__Activity__.
Lines with the string "switch" must each be copied from the listing.

============

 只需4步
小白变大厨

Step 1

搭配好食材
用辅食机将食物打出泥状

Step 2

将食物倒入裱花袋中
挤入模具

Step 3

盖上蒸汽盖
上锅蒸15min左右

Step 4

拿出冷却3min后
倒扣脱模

============

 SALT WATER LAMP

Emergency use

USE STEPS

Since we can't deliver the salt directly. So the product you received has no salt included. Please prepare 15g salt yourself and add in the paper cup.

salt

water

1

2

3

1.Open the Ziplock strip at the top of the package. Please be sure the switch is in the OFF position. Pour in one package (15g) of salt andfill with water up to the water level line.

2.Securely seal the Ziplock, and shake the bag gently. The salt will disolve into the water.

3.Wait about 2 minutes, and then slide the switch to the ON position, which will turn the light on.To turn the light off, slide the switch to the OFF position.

============

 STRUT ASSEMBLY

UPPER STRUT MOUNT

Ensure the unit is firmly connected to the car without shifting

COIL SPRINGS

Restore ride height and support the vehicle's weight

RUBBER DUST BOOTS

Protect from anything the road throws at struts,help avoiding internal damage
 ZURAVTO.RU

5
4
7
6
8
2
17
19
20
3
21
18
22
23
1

============

__Solution below__.
1.Open the Ziplock strip at the top of the package. Please be sure the switch is in the OFF position. Pour in one package (15g) of salt andfill with water up to the water level line.
3.Wait about 2 minutes, and then slide the switch to the ON position, which will turn the light on.To turn the light off, slide the switch to the OFF position.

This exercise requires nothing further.